Extracted data entries:
<<<<

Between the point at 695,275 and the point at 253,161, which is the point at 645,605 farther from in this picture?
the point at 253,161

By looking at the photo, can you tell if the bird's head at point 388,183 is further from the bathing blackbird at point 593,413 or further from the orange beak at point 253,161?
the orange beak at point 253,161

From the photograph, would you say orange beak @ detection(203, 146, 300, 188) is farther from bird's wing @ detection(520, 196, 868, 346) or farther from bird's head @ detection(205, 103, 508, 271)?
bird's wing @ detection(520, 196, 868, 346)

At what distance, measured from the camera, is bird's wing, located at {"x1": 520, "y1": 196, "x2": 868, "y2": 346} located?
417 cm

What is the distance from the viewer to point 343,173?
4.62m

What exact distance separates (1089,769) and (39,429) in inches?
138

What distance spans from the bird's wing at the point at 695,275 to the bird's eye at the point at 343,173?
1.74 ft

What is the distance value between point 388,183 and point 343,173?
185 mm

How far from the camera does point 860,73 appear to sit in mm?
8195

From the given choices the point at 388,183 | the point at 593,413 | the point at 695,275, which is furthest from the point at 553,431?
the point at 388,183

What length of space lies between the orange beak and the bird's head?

>>>>
<<<<

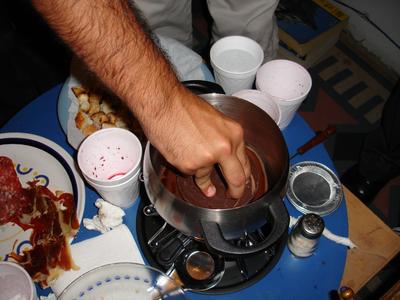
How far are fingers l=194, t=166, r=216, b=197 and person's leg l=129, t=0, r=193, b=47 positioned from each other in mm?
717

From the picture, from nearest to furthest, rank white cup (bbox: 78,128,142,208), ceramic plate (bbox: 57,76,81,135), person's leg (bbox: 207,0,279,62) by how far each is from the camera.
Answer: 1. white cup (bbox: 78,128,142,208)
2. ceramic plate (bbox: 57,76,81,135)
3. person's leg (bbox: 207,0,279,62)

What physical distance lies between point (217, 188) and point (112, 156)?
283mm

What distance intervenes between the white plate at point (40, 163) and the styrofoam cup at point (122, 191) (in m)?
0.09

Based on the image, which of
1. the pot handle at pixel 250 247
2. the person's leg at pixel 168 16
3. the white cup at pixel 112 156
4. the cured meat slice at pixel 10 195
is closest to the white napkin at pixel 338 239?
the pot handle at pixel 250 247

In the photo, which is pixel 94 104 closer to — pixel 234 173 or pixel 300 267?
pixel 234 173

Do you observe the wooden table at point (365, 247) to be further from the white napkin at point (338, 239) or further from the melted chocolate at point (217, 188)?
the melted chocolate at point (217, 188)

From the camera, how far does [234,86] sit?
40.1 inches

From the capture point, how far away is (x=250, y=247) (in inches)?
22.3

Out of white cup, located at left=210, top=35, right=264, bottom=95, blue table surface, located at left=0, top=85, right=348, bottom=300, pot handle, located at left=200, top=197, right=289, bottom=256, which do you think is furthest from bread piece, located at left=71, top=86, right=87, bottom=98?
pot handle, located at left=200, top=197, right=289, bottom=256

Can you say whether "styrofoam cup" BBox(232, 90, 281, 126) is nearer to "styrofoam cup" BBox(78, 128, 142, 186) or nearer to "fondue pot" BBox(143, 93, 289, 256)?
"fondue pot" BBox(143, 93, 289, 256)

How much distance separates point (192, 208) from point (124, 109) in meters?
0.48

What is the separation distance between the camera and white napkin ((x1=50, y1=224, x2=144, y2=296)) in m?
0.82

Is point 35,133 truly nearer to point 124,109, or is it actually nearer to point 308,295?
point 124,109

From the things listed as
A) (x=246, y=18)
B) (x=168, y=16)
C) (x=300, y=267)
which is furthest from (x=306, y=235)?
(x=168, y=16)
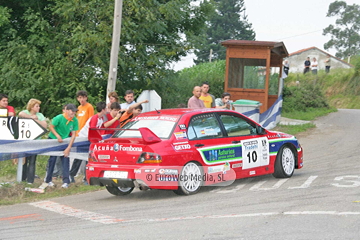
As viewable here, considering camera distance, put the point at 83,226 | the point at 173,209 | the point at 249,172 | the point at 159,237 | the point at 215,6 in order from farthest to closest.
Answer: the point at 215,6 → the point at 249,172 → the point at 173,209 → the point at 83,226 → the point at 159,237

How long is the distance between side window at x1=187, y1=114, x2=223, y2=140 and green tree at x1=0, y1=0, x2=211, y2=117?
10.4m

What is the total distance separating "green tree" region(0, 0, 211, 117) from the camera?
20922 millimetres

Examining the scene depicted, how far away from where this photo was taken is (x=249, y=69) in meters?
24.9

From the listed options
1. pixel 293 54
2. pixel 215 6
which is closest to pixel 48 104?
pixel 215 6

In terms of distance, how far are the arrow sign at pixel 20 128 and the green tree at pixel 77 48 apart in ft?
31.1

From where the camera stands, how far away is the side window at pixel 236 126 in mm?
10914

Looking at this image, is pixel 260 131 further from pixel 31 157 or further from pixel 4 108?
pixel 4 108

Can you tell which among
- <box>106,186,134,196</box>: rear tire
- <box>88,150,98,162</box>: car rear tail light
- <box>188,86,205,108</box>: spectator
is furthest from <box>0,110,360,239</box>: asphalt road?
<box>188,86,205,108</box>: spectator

>>>>

Your instructions: Gather each line from the entries above that contains the string "bottom". Case counts.

The solution:
Out of white cup, located at left=210, top=35, right=264, bottom=95, blue table surface, located at left=0, top=85, right=348, bottom=300, pot handle, located at left=200, top=197, right=289, bottom=256, which do you think is furthest from bread piece, located at left=71, top=86, right=87, bottom=98?
pot handle, located at left=200, top=197, right=289, bottom=256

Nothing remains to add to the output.